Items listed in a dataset

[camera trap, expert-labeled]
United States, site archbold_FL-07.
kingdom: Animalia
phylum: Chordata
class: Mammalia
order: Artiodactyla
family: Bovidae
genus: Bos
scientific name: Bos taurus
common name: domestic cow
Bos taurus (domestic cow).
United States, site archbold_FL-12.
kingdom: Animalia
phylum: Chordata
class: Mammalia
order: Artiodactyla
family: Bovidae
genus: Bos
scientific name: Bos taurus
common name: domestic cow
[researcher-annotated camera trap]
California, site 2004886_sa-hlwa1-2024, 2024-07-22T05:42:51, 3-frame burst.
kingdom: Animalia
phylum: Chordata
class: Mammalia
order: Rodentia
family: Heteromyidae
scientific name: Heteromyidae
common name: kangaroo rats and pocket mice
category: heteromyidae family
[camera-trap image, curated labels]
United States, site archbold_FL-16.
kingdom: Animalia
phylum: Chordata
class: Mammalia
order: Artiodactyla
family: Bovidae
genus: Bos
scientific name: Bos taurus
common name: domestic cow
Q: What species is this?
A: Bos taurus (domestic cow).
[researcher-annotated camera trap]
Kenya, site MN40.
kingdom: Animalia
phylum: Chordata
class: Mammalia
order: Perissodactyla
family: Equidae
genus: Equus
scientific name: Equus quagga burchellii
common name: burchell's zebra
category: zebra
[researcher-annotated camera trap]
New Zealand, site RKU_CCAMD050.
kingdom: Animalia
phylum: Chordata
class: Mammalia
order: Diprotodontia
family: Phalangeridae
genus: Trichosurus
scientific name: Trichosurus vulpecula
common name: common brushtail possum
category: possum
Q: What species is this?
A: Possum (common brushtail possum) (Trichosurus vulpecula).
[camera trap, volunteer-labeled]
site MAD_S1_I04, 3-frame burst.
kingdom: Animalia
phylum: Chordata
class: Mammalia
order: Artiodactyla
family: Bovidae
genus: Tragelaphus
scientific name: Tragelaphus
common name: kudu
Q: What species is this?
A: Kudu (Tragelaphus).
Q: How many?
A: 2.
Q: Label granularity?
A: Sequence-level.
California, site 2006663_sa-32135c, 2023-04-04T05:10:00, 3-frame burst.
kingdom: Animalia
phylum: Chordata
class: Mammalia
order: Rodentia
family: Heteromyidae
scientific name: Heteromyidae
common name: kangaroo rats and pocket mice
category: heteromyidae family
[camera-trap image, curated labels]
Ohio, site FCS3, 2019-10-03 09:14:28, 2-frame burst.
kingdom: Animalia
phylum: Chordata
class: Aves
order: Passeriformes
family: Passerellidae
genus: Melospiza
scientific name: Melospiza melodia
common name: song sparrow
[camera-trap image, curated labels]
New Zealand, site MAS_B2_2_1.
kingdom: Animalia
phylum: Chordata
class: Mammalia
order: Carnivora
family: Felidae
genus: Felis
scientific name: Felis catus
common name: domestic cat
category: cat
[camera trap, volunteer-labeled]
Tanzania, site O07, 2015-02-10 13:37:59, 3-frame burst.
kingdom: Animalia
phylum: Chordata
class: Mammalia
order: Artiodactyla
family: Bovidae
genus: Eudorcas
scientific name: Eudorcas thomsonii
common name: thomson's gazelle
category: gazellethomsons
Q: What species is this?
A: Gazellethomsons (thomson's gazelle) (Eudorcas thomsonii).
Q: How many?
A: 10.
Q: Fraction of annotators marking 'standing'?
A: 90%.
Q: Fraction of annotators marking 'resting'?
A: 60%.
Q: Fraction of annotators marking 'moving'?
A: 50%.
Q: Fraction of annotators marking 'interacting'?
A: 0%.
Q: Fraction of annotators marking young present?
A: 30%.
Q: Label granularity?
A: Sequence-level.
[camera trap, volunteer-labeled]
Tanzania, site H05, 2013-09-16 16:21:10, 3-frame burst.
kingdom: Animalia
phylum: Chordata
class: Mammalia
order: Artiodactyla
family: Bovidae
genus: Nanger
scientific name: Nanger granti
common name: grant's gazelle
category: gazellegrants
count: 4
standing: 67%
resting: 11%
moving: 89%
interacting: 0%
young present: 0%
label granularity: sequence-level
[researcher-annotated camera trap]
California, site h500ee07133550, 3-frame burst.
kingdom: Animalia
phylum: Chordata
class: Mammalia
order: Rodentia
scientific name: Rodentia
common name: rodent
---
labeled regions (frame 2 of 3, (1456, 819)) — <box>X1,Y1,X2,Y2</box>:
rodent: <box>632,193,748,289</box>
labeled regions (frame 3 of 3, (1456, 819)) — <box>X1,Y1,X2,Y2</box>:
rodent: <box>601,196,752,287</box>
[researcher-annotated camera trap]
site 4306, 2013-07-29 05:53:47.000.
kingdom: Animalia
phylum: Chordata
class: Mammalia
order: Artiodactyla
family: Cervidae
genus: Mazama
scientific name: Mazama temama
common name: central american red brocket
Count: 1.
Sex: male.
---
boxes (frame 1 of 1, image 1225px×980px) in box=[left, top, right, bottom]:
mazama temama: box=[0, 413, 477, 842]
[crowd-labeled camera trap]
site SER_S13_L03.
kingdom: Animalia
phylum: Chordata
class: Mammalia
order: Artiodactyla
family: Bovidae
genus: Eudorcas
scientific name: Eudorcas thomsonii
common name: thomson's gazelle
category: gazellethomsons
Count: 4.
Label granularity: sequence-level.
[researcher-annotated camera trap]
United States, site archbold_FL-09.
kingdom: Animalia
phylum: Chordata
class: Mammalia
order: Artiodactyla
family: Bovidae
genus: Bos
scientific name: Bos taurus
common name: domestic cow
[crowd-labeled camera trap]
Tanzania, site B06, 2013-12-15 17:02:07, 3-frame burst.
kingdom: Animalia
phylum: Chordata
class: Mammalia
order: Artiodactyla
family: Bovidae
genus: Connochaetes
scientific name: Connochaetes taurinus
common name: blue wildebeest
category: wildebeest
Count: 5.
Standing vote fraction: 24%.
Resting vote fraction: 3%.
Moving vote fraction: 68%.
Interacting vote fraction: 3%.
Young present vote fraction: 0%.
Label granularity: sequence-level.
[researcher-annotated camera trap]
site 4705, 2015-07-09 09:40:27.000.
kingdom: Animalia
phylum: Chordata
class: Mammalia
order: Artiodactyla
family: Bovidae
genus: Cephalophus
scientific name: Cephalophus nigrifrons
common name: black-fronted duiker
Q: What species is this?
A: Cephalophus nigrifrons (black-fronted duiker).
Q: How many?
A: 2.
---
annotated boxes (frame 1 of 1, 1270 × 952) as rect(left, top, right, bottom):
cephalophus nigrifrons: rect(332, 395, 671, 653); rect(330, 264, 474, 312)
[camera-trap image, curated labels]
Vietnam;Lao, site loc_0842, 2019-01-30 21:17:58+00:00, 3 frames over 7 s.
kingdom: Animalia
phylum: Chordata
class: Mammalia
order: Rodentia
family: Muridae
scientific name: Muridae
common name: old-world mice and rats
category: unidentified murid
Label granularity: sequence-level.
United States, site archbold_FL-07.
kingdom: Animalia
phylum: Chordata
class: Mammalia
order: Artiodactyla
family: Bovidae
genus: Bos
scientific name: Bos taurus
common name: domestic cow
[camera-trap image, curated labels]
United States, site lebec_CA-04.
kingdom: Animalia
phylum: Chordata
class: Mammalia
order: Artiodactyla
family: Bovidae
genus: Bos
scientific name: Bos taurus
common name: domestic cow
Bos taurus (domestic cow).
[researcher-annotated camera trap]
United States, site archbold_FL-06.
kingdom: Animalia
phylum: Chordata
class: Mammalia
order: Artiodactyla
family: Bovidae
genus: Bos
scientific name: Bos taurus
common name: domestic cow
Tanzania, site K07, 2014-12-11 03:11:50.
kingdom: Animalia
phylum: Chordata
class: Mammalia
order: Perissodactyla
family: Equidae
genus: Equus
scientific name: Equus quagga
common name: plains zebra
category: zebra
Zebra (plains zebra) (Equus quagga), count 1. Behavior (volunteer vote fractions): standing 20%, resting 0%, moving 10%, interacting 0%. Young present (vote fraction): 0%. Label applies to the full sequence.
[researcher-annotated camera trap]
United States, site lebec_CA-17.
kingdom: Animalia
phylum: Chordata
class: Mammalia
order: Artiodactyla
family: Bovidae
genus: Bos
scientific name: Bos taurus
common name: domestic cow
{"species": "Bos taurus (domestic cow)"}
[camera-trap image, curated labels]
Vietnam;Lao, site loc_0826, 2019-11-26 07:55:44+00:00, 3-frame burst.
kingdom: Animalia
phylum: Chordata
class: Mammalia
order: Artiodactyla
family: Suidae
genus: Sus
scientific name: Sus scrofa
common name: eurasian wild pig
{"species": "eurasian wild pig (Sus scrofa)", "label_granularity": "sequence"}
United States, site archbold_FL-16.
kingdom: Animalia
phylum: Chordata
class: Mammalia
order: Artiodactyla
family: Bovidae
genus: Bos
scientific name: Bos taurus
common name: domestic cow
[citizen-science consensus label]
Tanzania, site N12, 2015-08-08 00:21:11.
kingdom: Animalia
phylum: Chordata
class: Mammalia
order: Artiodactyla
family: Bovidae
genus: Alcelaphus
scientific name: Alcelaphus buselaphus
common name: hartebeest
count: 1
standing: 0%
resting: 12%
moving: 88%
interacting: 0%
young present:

▶ _Activity_
Return, word for word, every line from the top of the entries down to the line that holds "scientific name: Tragelaphus", both included.

▶ _Answer space_
[camera trap, expert-labeled]
United States, site archbold_FL-07.
kingdom: Animalia
phylum: Chordata
class: Mammalia
order: Artiodactyla
family: Bovidae
genus: Bos
scientific name: Bos taurus
common name: domestic cow
Bos taurus (domestic cow).
United States, site archbold_FL-12.
kingdom: Animalia
phylum: Chordata
class: Mammalia
order: Artiodactyla
family: Bovidae
genus: Bos
scientific name: Bos taurus
common name: domestic cow
[researcher-annotated camera trap]
California, site 2004886_sa-hlwa1-2024, 2024-07-22T05:42:51, 3-frame burst.
kingdom: Animalia
phylum: Chordata
class: Mammalia
order: Rodentia
family: Heteromyidae
scientific name: Heteromyidae
common name: kangaroo rats and pocket mice
category: heteromyidae family
[camera-trap image, curated labels]
United States, site archbold_FL-16.
kingdom: Animalia
phylum: Chordata
class: Mammalia
order: Artiodactyla
family: Bovidae
genus: Bos
scientific name: Bos taurus
common name: domestic cow
Q: What species is this?
A: Bos taurus (domestic cow).
[researcher-annotated camera trap]
Kenya, site MN40.
kingdom: Animalia
phylum: Chordata
class: Mammalia
order: Perissodactyla
family: Equidae
genus: Equus
scientific name: Equus quagga burchellii
common name: burchell's zebra
category: zebra
[researcher-annotated camera trap]
New Zealand, site RKU_CCAMD050.
kingdom: Animalia
phylum: Chordata
class: Mammalia
order: Diprotodontia
family: Phalangeridae
genus: Trichosurus
scientific name: Trichosurus vulpecula
common name: common brushtail possum
category: possum
Q: What species is this?
A: Possum (common brushtail possum) (Trichosurus vulpecula).
[camera trap, volunteer-labeled]
site MAD_S1_I04, 3-frame burst.
kingdom: Animalia
phylum: Chordata
class: Mammalia
order: Artiodactyla
family: Bovidae
genus: Tragelaphus
scientific name: Tragelaphus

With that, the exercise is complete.